Defiance chronicles the real-life exploits of three Jewish brothers who created a viciously effective resistance movement against the Nazis in Belorussia and managed a forest community of Jews saved from the camps and ghettos.
Director Edward Zwick kicks off his film with a grainy monochrome newsreel shot of Hitler saluting, followed by a distressing montage of archive footage of Jews being rounded up, beaten and shot. Black and white then segues into colour and staged footage and the film proper begins.
But while we are always aware that the horrors of the Holocaust need constant restatement for generations for whom the Second World War is simply history, we must also be aware that after the harrowing real-life footage, what see is fictional filmmaking.
Powerful, superbly staged scenes of combat, notably a climactic attack by Jewish resistance fighters on a German tank and troops have considerable visceral impact, as befits the director of Glory and The Last Samurai.
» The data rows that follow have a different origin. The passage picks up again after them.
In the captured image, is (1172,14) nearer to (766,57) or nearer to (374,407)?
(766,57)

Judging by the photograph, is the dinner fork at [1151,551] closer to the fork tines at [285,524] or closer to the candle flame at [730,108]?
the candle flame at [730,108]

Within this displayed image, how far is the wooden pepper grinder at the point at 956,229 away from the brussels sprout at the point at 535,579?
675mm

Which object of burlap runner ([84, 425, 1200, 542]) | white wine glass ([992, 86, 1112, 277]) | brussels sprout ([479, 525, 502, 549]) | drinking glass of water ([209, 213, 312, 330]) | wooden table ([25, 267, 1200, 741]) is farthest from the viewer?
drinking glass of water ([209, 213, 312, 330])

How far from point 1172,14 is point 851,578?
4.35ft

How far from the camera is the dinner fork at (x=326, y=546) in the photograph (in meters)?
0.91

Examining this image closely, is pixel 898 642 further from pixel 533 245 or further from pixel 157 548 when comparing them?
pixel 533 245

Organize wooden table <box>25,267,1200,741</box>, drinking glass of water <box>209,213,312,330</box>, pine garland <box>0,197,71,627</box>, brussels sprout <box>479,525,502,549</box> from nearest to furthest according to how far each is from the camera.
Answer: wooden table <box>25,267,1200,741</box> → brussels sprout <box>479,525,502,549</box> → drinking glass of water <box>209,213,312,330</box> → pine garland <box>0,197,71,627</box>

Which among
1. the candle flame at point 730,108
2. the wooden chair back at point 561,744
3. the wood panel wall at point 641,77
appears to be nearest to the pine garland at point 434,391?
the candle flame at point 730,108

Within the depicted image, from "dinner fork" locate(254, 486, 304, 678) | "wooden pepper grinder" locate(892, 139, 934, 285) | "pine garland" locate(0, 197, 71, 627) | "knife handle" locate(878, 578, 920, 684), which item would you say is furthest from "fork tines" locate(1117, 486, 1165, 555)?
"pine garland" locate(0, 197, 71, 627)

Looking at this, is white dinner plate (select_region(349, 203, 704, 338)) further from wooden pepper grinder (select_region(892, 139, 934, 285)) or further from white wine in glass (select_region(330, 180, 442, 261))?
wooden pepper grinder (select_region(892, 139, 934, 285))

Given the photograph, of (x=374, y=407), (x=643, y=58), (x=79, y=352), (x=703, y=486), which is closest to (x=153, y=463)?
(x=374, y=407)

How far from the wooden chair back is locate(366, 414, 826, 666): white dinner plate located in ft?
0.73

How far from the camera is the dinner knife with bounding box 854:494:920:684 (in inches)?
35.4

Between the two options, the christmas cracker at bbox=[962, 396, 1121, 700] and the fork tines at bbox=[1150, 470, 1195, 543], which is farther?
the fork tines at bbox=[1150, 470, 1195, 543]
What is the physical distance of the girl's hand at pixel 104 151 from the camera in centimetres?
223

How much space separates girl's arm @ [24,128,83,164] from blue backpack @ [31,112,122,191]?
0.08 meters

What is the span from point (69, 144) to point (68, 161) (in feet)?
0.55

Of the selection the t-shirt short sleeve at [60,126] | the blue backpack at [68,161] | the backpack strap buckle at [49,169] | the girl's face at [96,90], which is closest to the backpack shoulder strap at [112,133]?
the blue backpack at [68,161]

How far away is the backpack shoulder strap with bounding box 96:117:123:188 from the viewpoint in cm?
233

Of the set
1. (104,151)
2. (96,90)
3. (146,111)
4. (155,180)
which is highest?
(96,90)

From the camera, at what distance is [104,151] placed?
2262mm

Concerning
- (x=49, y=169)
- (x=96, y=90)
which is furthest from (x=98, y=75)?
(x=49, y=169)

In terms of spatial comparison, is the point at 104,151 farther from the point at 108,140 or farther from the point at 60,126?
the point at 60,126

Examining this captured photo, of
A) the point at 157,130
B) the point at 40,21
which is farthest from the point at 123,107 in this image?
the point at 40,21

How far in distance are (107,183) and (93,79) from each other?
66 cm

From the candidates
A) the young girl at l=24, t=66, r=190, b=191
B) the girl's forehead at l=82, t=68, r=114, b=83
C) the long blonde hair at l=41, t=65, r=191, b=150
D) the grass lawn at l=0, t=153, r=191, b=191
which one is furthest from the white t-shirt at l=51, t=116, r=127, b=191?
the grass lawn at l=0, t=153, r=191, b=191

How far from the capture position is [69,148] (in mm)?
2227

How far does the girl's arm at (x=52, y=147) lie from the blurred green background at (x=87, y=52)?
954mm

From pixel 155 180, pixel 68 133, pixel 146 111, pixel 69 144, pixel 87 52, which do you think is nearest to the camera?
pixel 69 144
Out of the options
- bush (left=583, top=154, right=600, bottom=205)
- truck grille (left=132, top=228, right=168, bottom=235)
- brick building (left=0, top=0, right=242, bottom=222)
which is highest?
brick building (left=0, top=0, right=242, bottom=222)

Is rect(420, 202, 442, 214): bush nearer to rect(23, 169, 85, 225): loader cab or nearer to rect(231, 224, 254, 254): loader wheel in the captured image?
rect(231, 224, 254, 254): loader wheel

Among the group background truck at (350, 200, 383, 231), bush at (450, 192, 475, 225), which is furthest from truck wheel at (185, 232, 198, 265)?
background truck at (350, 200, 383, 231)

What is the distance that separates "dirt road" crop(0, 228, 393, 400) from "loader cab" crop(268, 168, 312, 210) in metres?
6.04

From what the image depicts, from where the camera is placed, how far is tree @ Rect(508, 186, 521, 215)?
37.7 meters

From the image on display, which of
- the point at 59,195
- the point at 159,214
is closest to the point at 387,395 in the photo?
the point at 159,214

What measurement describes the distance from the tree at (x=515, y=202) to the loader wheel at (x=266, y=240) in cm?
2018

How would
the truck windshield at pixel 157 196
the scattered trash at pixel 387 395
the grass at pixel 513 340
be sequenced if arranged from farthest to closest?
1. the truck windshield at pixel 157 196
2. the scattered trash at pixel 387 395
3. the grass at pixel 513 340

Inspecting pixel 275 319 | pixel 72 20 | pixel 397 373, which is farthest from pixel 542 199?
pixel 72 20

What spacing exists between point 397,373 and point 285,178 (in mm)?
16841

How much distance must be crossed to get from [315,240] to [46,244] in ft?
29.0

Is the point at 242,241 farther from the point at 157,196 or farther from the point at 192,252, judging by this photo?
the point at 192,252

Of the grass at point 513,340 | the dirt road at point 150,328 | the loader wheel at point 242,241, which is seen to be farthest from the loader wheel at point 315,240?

However, Defiance strives and sometimes succeeds to be more than just another war movie. It is not, as crassly described by a Sunday tabloid, Schindler’s List meets Rambo. The rivalry between brothers Zus Bielski (Liev Schreiber, giving the most commanding and truthful performance) and reluctant resistance group leader Tuvia, who’s hatred of the Nazis is fuelled by the slaughter of his family, is vividly delineated and played. Daniel Craig as Tuvia leaves 007 far behind as he turns in a strong dramatic. Jamie Bell is competent as the young Bielski sibling, caught in the crossfire of his brothers’ fierce rivalry, which compounded when Zus breaks away from Tuvia and joins a band of Communist partisan fighters.
A parallel with Schindler’s List is made overt with the Jews saved by the resistance fighters joining up with the band and fighting for survival in the forest. Unfortunately the screenplay, based on Nechama Tec’s book Defiance: The Bielski Partisans, creates too many clichéd characters, among them romantic interests for the brothers, and Allan Corduner’s well played if over-familiar rabbi.
Defiance is finally a film of two parts, which nevertheless deserves to be seen. The action is undoubtedly exciting; the Jewish storyline — and the attempt to show that Jews were not just victims but fighters too — should be pre-eminent but somehow fails to be compelling. Some of the dialogue is embarrassing. Corduner’s dying words to Tuvia, “You were sent by God to save us”, is Hollywood at its worst. Fortunately, there are valuable shafts of gallows humour, notably Tuvia’s response “Try being one” to a friend’s query, “Why is it so hard being friends with a Jew?”